Isolation of Cells from Various Human and Animal Tissues

Cells can be isolated for laboratory culture using several methods. Among the most important enzymes used in the extraction process are collagenase, trypsin, dispase, and pronase, which break down the extracellular matrix. Cells that are cultured directly from the target tissue are known as primary cells (first-generation). Most cell cultures, except those derived from tumors, have a limited lifespan. An immortal cell line can be established through random or targeted mutations, allowing for indefinite proliferation and serving as a representative of a specific cell type.

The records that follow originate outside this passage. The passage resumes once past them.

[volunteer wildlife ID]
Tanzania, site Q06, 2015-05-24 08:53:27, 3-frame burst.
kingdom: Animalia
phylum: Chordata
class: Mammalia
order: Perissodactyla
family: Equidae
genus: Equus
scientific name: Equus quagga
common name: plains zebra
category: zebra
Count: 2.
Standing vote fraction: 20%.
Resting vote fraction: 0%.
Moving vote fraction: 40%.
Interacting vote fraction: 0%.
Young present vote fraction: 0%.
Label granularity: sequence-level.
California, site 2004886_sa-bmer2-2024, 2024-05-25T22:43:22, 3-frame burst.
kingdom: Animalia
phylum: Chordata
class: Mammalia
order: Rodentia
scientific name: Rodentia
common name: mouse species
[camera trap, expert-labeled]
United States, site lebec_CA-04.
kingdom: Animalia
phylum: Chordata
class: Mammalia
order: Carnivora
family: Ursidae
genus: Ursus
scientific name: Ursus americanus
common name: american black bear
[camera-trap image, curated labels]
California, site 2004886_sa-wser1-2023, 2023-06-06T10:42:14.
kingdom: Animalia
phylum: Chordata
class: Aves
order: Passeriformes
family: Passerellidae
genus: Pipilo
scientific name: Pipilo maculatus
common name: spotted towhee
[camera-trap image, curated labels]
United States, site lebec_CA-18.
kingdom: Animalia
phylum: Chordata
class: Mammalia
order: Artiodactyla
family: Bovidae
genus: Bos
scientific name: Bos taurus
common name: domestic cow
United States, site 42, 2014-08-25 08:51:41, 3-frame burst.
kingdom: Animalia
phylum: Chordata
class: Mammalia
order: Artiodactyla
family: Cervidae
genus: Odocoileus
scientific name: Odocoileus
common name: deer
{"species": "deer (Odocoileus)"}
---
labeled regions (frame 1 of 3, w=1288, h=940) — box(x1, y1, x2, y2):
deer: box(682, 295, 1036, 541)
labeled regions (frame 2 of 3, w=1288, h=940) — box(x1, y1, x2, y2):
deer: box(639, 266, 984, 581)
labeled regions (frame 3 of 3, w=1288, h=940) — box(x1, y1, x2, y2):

Isolation of Mesenchymal Cells from Adipose Tissue

Mesenchymal stem cells (MSCs) have garnered significant attention due to their valuable properties, such as immune modulation, tissue regeneration, and multilineage differentiation potential. The application of these mesenchymal stem cells in research, particularly in clinical settings, necessitates the production of large quantities of MSCs with a low passage number within a short timeframe. Developing an optimized and standardized method for the large-scale isolation of stem cells derived from adipose tissue may provide a solution to this challenge.

This protocol presents a combined method (enzymatic digestion and mechanical disruption) as a standard, easily applicable approach to obtain significant quantities of mesenchymal stem cells. We believe that the integration of enzymatic and mechanical methods can enhance the accessible surface area of adipose tissue, thereby facilitating enzymatic digestion. Utilizing this method reduces the amount of collagenase required and has minimal impact on the viability and differentiation potential of adipose-derived mesenchymal stem cells.